Re: To allow multiple edges, remove the word “irreflexive” …

Did you mean “loops” here? Or “slings” as the Bard would have it …

3. Walter Sinclair says:

An additional definition of an (unoriented) graph which is occasionally useful is that of a partial order of height 2 where the elements of height 2 (edges) cover at most two elements of height 1 (vertices). An edge that covers 2 vertices is a link, and 1 a loop. If 0 it is of height 1 and a vertex. Viewing it as a partial order (despite the lack of transitivity) emphasizes the distributive structure of the lattice of subgraphs and the connection of graph connectivity with topological connectivity.

4. D. Eppstein says:

In your definitions of a graph listed above, you say that the vertices are a set. Do you care what they are a set of? Must they be ordinals, or themselves sets, or points in a geometric space, or special vertex objects? No? Then why do you care whether the edges are unordered pairs of vertices, or special edge objects, or elements of a binary relation?
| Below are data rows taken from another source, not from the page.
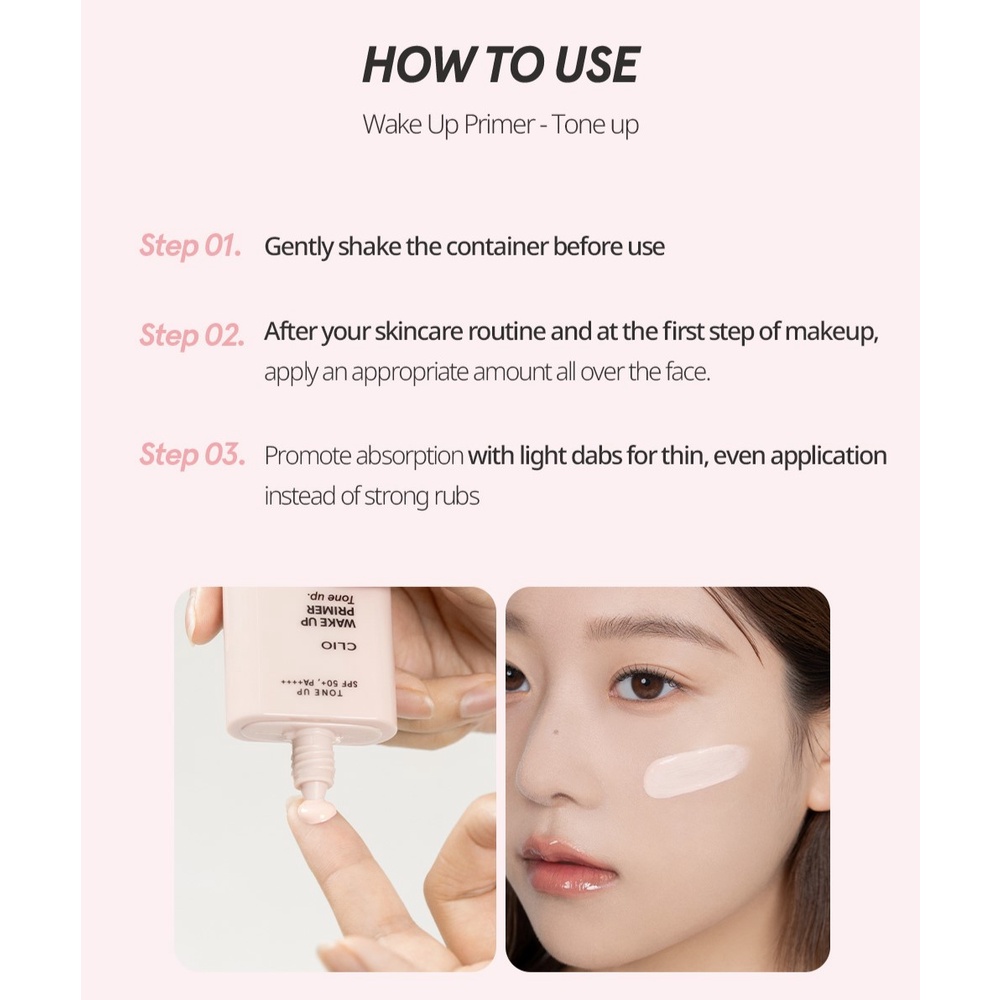 HOW TO USE

Wake Up Primer - Tone up

Step 01. Gently shake the container before use

Step 02. After your skincare routine and at the first step of makeup, apply an appropriate amount all over the face.

Step 03. Promote absorption with light dabs for thin, even application instead of strong rubs

Tone up.
WAKE UP
PRIMER
CLIO
TONE UP
SPF 50+, PA++++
A graph is a thing that behaves like a graph — the low-level implementation details aren’t relevant, in the same way that Chrome and Safari and Firefox are all web browsers even though their underlying code is completely different from each other, or in the same way that a permutation group and a group given by a presentation are both groups. It is true that the distinction between a graph and a multigraph is meaningful and useful, but in the same way we have a distinction between e.g. the finitely presentable groups and more general groups.

• Walter Sinclair says:

Usage governs, but divergent usages may require careful distinctions. It is far easier to say vertices are a set, and leave it at that, than to do the same with edges. You can have an edgeless graph, but not (unless we are failing to agree on definitions) a vertex-less graph.

5. I like to define a graph as a structure G = (V,A,i,r) where V and A are disjoint sets, V being
the set of vertices, A being the set of arcs; i: A -> V is the mapping associating to each arc its initial vertex and r: A -> A is a fixed-point free involution assigning to each arc its reverse. The edges of G are orbits of r.

If we relax the condition on r and allow r to have fixed-points, we obtain a structure that has
semi-edges, or pending edges. I call such a structure a pre-graph. Pre-graphs appear sometimes as quotients under covering projections.